The world’s deepest plastic bag has been found at the bottom of the Pacific Ocean’s Mariana Trench, highlighting the spread of ocean pollution.
Scientists made the discovery at 36,000ft (10,898m) in the world’s deepest ocean trench, one of 3,000 pieces of man-made debris dating back 30 years.
Numerous international teams working around the world on over 5,000 separate dives and using deep-sea remote vehicles helped study the ocean beds to discover what lies beneath.
Over a third of the debris found was micro-plastic, with 89 per cent from single-use products.
The full findings of the study have been published in the journal Marine Policy. It shows how human activities are now also affecting deep-sea ecosystems.

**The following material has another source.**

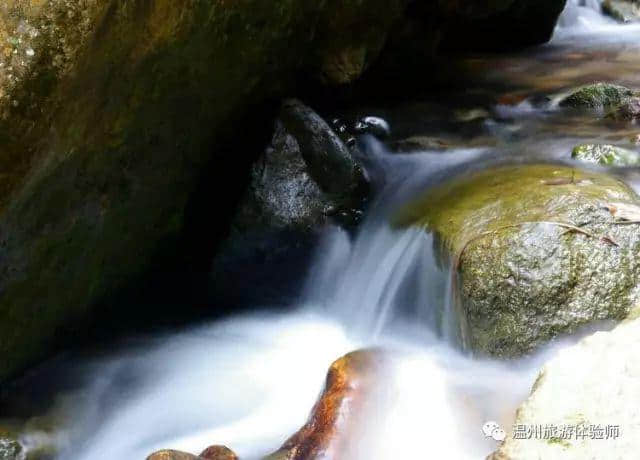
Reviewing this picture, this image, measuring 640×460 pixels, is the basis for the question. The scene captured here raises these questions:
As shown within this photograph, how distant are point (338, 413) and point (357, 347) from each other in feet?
3.72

The report said: “There is growing concern that deep-sea ecosystems are already being damaged by direct exploitation of both biological and non-biological resources – through deep-sea trawling, mining and infrastructure development, for example.”
Scientists from the Japan Agency for Marine-Earth Science and Technology in Yokosuka made the discovery.
Other waste found by the probe include metal, rubber, fishing gear, glass and various other man-made items.
The issue of plastic pollution and human impact on the oceans has captured the public’s imagination in the past year following the final episode of the BBC’s Blue Planet II, which showed the devastating impact of humans on the world’s seas.
The series highlighted the tragic impact this waste is having on marine life, with whales seen to be dying from toxic levels of plastic-related pollution.